Pang, Shanqi; Yang, Fuyuan; Yan, Rong; Du, Jiao; Wang, Tianyin

doi:10.3389/fphy.2023.1148398

ORIGINAL RESEARCH article

Front. Phys., 24 February 2023

Sec. Quantum Engineering and Technology

Volume 11 - 2023 | https://doi.org/10.3389/fphy.2023.1148398

This article is part of the Research Topic Multiparty Quantum Communication and Quantum Cryptography View all 7 articles

Construction of quaternary quantum error-correcting codes via orthogonal arrays

Shanqi Pang¹*

Fuyuan Yang¹

Rong Yan¹

Jiao Du^1,2*

Tianyin Wang^3,4*

¹College of Mathematics and Information Science, Henan Normal University, Xinxiang, China
²State Key Laboratory of Networking and Switching Technology, Beijing University of Posts and Telecommunications, Beijing, China
³School of Mathematical Science, Luoyang Normal University, Luoyang, China
⁴Guangxi key Laboratory of Trusted Software, Guilin University of Electronic Technology, Guilin, China

This paper presents a method based on orthogonal arrays of constructing pure quaternary quantum error-correcting codes. As an application of the method, some infinite classes of quantum error-correcting codes with distances 2, 3, and 4 can be obtained. Moreover, the infinite class of quantum codes with distance 2 is optimal. The advantage of our method also lies in the fact that the quantum codes we obtain have less items for a basis quantum state than existing ones.

1 Introduction

Quantum systems are more fragile than classical systems. When quantum information travels across a noisy channel, errors are unavoidable [1–3]. The primary tool to deal with different types of quantum noises is quantum error-correcting codes (QECCs) [1, 2, 4, 5]. They play an important role in quantum information tasks, such as in entanglement purification, quantum key distribution, fault-tolerant quantum computation, and so on [6–8]. Since its discovery, code construction has come a long way [9–16]. Plenty of binary QECCs have been obtained, some of which from classical error-correcting codes (CECCs) [16–19]. Relatively speaking, there are still less studies on quaternary QECCs.
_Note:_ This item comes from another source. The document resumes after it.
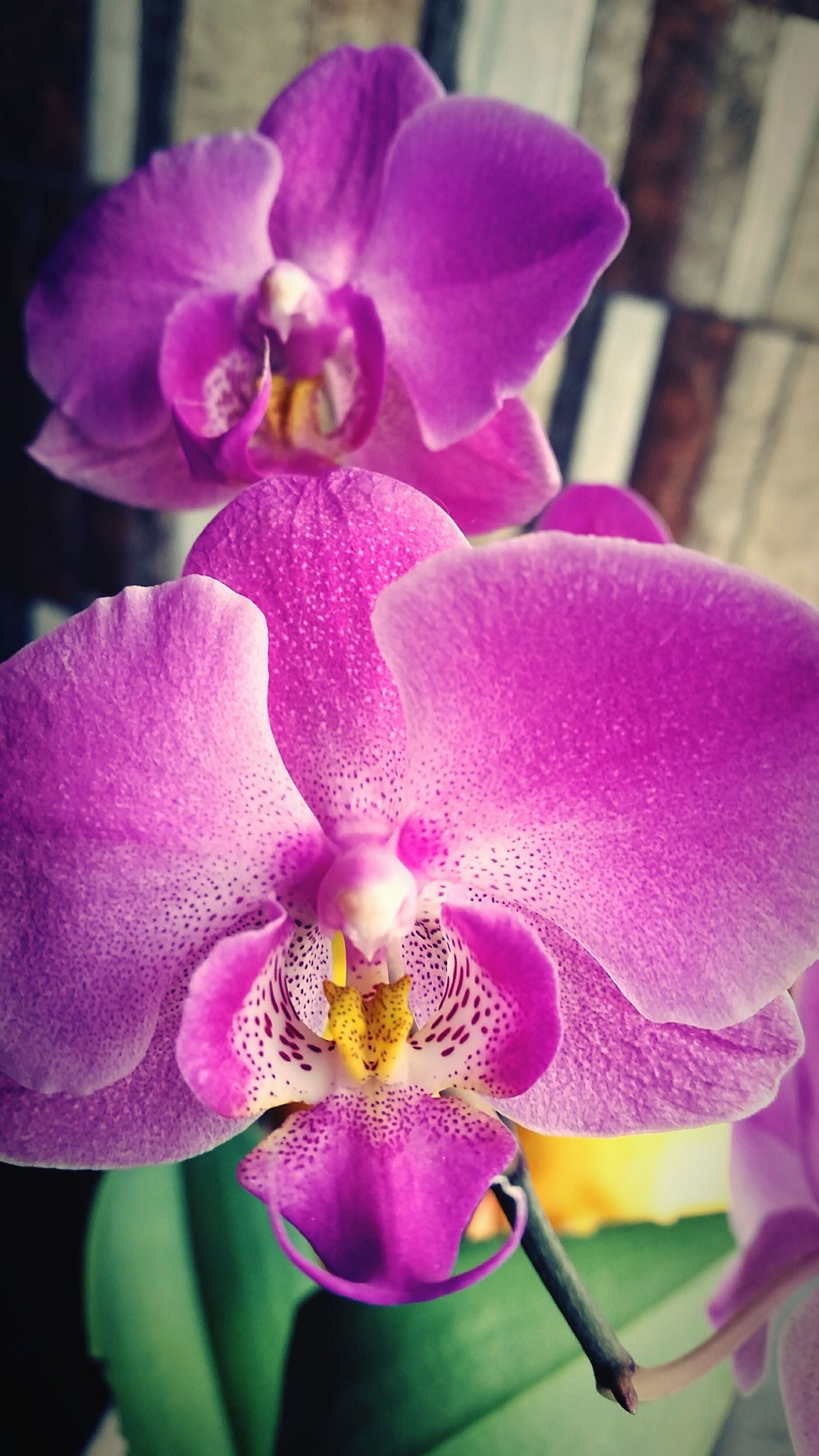 flower, petal, freshness, flower head, fragility, close-up, beauty in nature, growth, purple, focus on foreground, nature, blooming, pink color, orchid, stamen, plant, in bloom, pollen, blossom, single flower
We are motivated by the fact that CECCs are one-to-one connected to orthogonal arrays (OAs) [20]. It would be interesting to see if OAs can reciprocate and help QECCs, especially, quaternary ones. Therefore, the main aim of this work is to construct quaternary QECCs from OAs.
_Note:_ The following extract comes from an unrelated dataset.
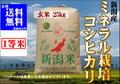 2年産ミネラル栽培米コシヒカリ 玄米25㎏【玄米色彩選別済】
If L is an r × N array with elements from S = {0, 1, …, s − 1} and every r × k subarray of L contains each k-tuple based on S as a row with same frequency, then the array is said to be an orthogonal array of strength k (for some k in the range 0 ≤ k ≤ N). We will use OA (r, N, s, k) to denote such an array [21]. The theory of OAs has been developed significantly since the seminal work of Rao [22]. In particular, in recent years many new methods for constructing strength k OAs have been proposed, and a lot of new classes of OAs have been presented [23–29]. An OA (r, N, s, k) is said to be an irredundant orthogonal array (IrOA), if every row in any r × (N − k) subarray is unique [20]. If all of a pure quantum state’s reductions to k qudits are maximally mixed, it is said to be k-uniform. And this state consists of N subsystems with d levels. A connection between a k-uniform state and an irredundant orthogonal array (IrOA) was established by Goyeneche et al. [20]. For simplicity, the normalization factors are omitted from this paper.

Lemma 1. [20] If $L = (\begin{matrix} s_{1}^{1} & s_{2}^{1} & \dots & s_{N}^{1} \\ s_{1}^{2} & s_{2}^{2} & \dots & s_{N}^{2} \\ ⋮ & ⋮ & \dots & ⋮ \\ s_{1}^{r} & s_{2}^{r} & \dots & s_{N}^{r} \end{matrix})$ is an IrOA(r, N, s, k), then the superposition of r product states,

| Φ 〉 = | s_{1}^{1} s_{2}^{1} \dots s_{N}^{1} 〉 + | s_{1}^{2} s_{2}^{2} \dots s_{N}^{2} 〉 + \dots + | s_{1}^{r} s_{2}^{r} \dots s_{N}^{r} 〉

is a k-uniform state.By using this connection in Lemma 1, a lot of k-uniform states have been constructed from OAs [20, 30–37]. This kind of k-uniform states is closely related to QECCs [12, 20]. Usually, quantum information theory benefits from OAs [38–43]. These new developments in OAs and uniform states provide a higher possibility to construct infinite classes of QECCs from OAs [35, 36].In this work, we present a method based on OAs of constructing pure quaternary QECCs. As an application of the method, some infinite classes of QECCs with distances 2, 3, and 4 can be obtained. We know that quantum bound reflects the optimality of QECCs and is a key parameter to judge whether a construction method is effective or not. Moreover, the resulting infinite class of quantum codes with distance 2 is optimal. The advantage of our method also lies in the fact that the constructed QECCs have less items in each basis state than existing ones.This paper is organized as follows. After introducing symbols, definitions, and required lemmas in Section 2, Section 3 presents the main results. The conclusion is drawn in Section 4.

2 Preliminaries

We introduce several symbols, definitions and lemmas used in this paper.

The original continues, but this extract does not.